Figure 3. Multidimensional interactions between the genome, epigenome, and exposome determine the phenome. The multidimensional interactions between the genome (DNA), epigenome (i.e., the sum of all epigenetic marks/chromatin scars throughout the genome), and exposome (lifestyle/environmental exposures) determine the phenome (health status). Epigenetic alterations induced by cumulative lifestyle and environmental exposures (e.g., perinatal drug exposure, diet, drugs, stressors, and toxins), leading to alterations in the germline of the exposed individual, can be transmitted to the subsequent generations. The interaction between lifestyle and environmental exposures is represented by the exposome (alters the epigenome via DNA methylation (methylome), histone remodeling and post-translational modification (PTM), and gene expression regulators (small RNAs)), which, in turn, alters the genome, without altering the DNA sequence, and modulates gene expression, which, as a result, alters the phenome, which represents all phenotypic traits [modified from Paoloni-Giacobino (50)].

How do epigenetic modifications contribute to a maternally cannabinoid exposed individual's subsequent susceptibility to disease or mental illness?
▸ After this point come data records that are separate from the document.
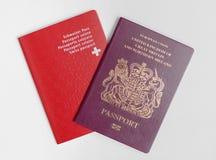 Schweiziska London/UK - Juni 21st 2019 - och UK-pass som isoleras på en vit bakgrund arkivfoto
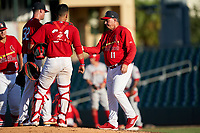 Palm Beach Cardinals manager Dann Bilardello (11) takes the ball from pitcher Griffin Roberts (32) during a pitching change as catcher Ivan Herrera (34) looks on during a Florida State League game against the Clearwater Threshers on August 10, 2019 at Roger Dean Chevrolet Stadium in Jupiter, Florida.  Clearwater defeated Palm Beach 11-4.  (Mike Janes/Four Seam Images)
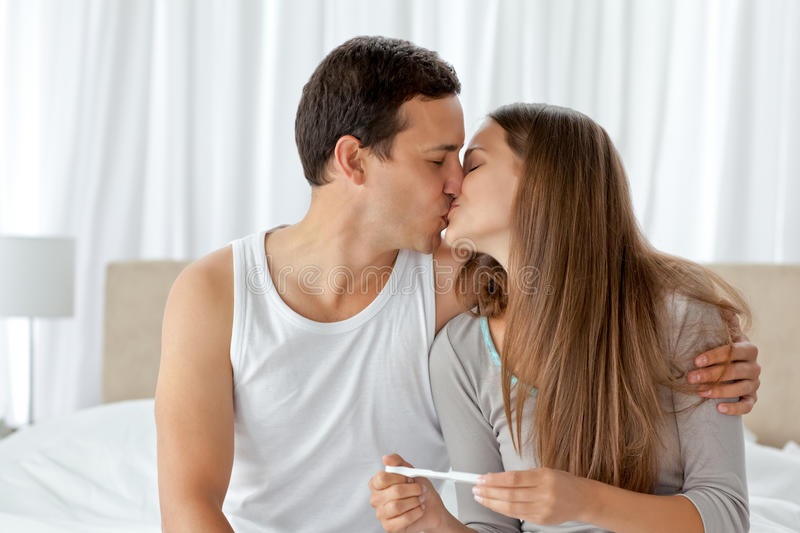 Couple Kissing After Looking At A Pregnancy Test Stock Images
The “thrifty phenotype” hypothesis of the etiology of non-insulin-dependent Type 2 diabetes can be applied to perinatal cannabinoid induced fetal/prenatal programming (i.e., the hypothesis that maternal cannabinoid use during fetal development plays a decisive role in determining health trajectories across the lifespan of the offspring), and this hypothesis ignited interest in the fetal origins of adult diseases, and, in 2003, the International Society for Developmental Origins of Health and Disease was founded (51). Fetal programming represents the impact of neurodevelopmental plasticity in response to lifestyle and environmental stressors during early life and the potential adverse outcomes later in life (52). Prenatal programming is regulated by fetal genetic information (i.e., the fetal genome), which is composed of both the maternal oocyte epigenome and paternal sperm epigenome both of which underwent epigenetic modifications in response to parental lifestyle/environmental factors. These epigenetic alterations can, not only, influence the health trajectory of the fetus but the phenotype of the fetus' offspring (i.e., gametic transmission) (53).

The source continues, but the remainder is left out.